Title: | Log Execution of Scripts |
Version: | 0.3.0 |
Description: | Logging of scripts suitable for clinical trials using 'Quarto' to create nice human readable logs. 'whirl' enables execution of scripts in batch, while simultaneously creating logs for the execution of each script, and providing an overview summary log of the entire batch execution. |
License: | Apache License (≥ 2) |
URL: | https://novonordisk-opensource.github.io/whirl/, https://github.com/novonordisk-opensource/whirl |
BugReports: | https://github.com/NovoNordisk-OpenSource/whirl/issues |
Depends: | R (≥ 4.1) |
Imports: | callr, cli, dplyr, jsonlite, kableExtra, knitr, purrr, quarto, R6 (≥ 2.4.0), reticulate, rlang, sessioninfo, stringr, tibble, tidyr, unglue, utils, withr, yaml, zephyr (≥ 0.1.1) |
Suggests: | ggplot2, renv, rstudioapi, testthat (≥ 3.0.0), usethis |
VignetteBuilder: | knitr |
Config/testthat/edition: | 3 |
Encoding: | UTF-8 |
RoxygenNote: | 7.3.2 |
SystemRequirements: | Quarto command line tool (<https://github.com/quarto-dev/quarto-cli>). |
NeedsCompilation: | no |
Packaged: | 2025-07-08 11:50:25 UTC; oath |
Author: | Aksel Thomsen [aut, cre], Lovemore Gakava [aut], Cervan Girard [aut], Kristian Troejelsgaard [aut], Steffen Falgreen Larsen [aut], Vladimir Obucina [aut], Michael Svingel [aut], Skander Mulder [aut], Novo Nordisk A/S [cph] |
Maintainer: | Aksel Thomsen <oath@novonordisk.com> |
Repository: | CRAN |
Date/Publication: | 2025-07-08 12:10:02 UTC |
whirl: Log Execution of Scripts
Description
Logging of scripts suitable for clinical trials using 'Quarto' to create nice human readable logs. 'whirl' enables execution of scripts in batch, while simultaneously creating logs for the execution of each script, and providing an overview summary log of the entire batch execution.
Author(s)
Maintainer: Aksel Thomsen oath@novonordisk.com
Authors:
Lovemore Gakava lvgk@novonordisk.com
Cervan Girard cgid@novonordisk.com
Kristian Troejelsgaard ktqn@novonordisk.com
Steffen Falgreen Larsen sffl@novonordisk.com
Vladimir Obucina vlob@novonordisk.com
Michael Svingel wymz@novonordisk.com
Skander Mulder sktf@novonordisk.com
Other contributors:
Novo Nordisk A/S [copyright holder]
See Also
Useful links:
Report bugs at https://github.com/NovoNordisk-OpenSource/whirl/issues
Helper function to log custom messages
Description
Useful for e.g. read and write operations on databases etc. that are not automatically captured.
Usage
log_read(file, log = Sys.getenv("WHIRL_LOG_MSG"))

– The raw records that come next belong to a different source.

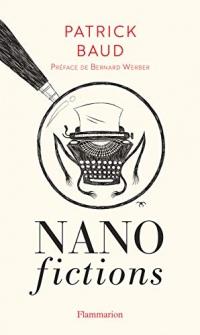 Nanofictions  width=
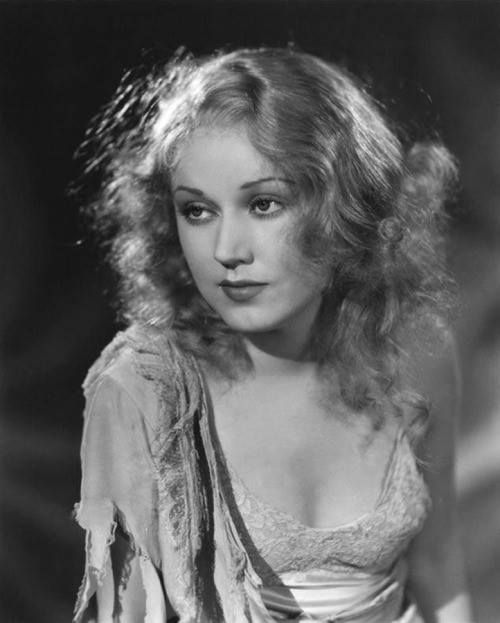 Fay Wray ~ King Kong (1933)
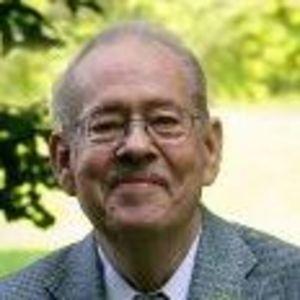 Thomas David Peine Obituary Photo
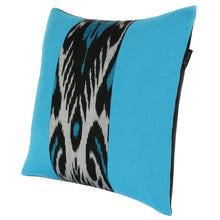 Load image into Gallery viewer, TURQUOISE AND BLACK PILLOW COVER - SET OF 2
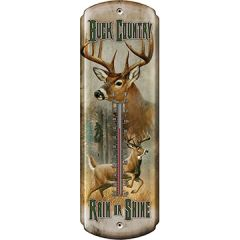 Buck Country Thermometer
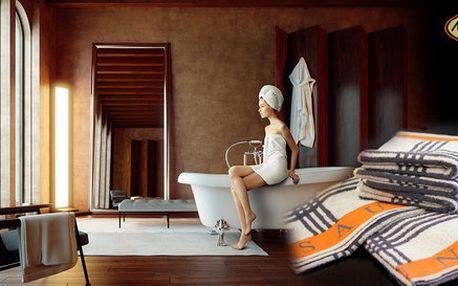 Sady kvalitních ručníků či osušek Sauna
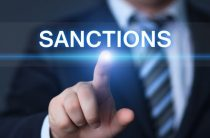Санкции к налогоплательщикам переселенцам отменяются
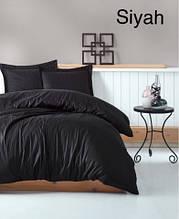 Комплект постельного белья сатин  Altinbasak евро размер Siyah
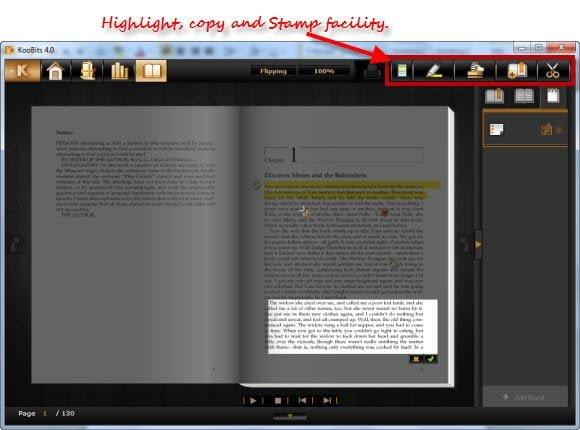 free ebook reader to read PDF, EPUB, XML, HTML, KBJ, and more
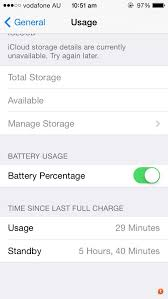 After charging to  and unplugging it the percentage
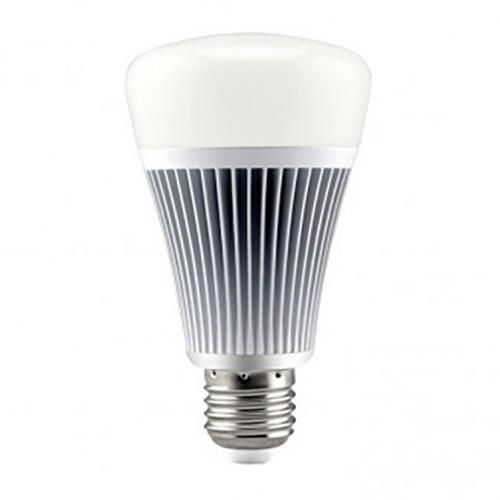 Futd03 8w dmx512 rgbcct led light bulb for led strip light kit futd03 futd03 8w dmx512 rgbcct led light bulb for led strip light kit aloadofball Images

log_write(file, log = Sys.getenv("WHIRL_LOG_MSG"))
log_delete(file, log = Sys.getenv("WHIRL_LOG_MSG"))
Arguments
file |
|
log |
|
Details
The default environment variable WHIRL_LOG_MSG
is set in the session used
to log scripts, and input is automatically captured in the resulting log.

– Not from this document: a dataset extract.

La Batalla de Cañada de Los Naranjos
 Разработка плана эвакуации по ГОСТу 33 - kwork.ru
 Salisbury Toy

If run outside of whirl, meaning when the above environment variable is
unset, the operations are streamed to stdout()
. By default the console.
Examples
# Stream logs to console since `WHIRL_LOG_MSG` is not set:
log_read("my/folder/input.txt")
log_write("my/folder/output.txt")
log_delete("my/folder/old_output.txt")
Execute single or multiple R, R Markdown, and Quarto scripts
Description
Executes and logs the execution of the scripts. Logs for each script are stored in the same folder as the script.

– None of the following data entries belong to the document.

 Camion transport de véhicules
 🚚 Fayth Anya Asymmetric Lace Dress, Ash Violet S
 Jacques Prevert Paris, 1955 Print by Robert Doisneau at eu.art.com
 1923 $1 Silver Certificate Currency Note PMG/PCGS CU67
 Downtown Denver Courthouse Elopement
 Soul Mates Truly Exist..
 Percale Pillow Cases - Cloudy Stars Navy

The way the execution is logged is configurable through several options for e.g. the verbosity of the logs. See whirl-options on how to configure these.
Usage
run(
input = "_whirl.yml",
steps = NULL,
summary_file = "summary.html",
n_workers = zephyr::get_option("n_workers", "whirl"),
check_renv = zephyr::get_option("check_renv", "whirl"),
verbosity_level = zephyr::get_verbosity_level("whirl"),
track_files = zephyr::get_option("track_files", "whirl"),
out_formats = zephyr::get_option("out_formats", "whirl"),
log_dir = zephyr::get_option("log_dir", "whirl")
)
Arguments
input |
A character vector of file path(s) to R, R Markdown, Quarto scripts, or files in a folder using regular expression, or to to a whirl config file. The input can also be structured in a list where each element will be executed sequentially, while scripts within each element can be executed in parallel. |
steps |
An optional argument that can be used if only certain steps within a config files (or list) is to be executed. Should be equivalent to the names of the steps found in the config file. If kept as NULL (default) then all steps listed in the config file will be executed. |
summary_file |
A character string specifying the file path where the summary log will be stored. |
n_workers |
Number of simultaneous workers used in the run function.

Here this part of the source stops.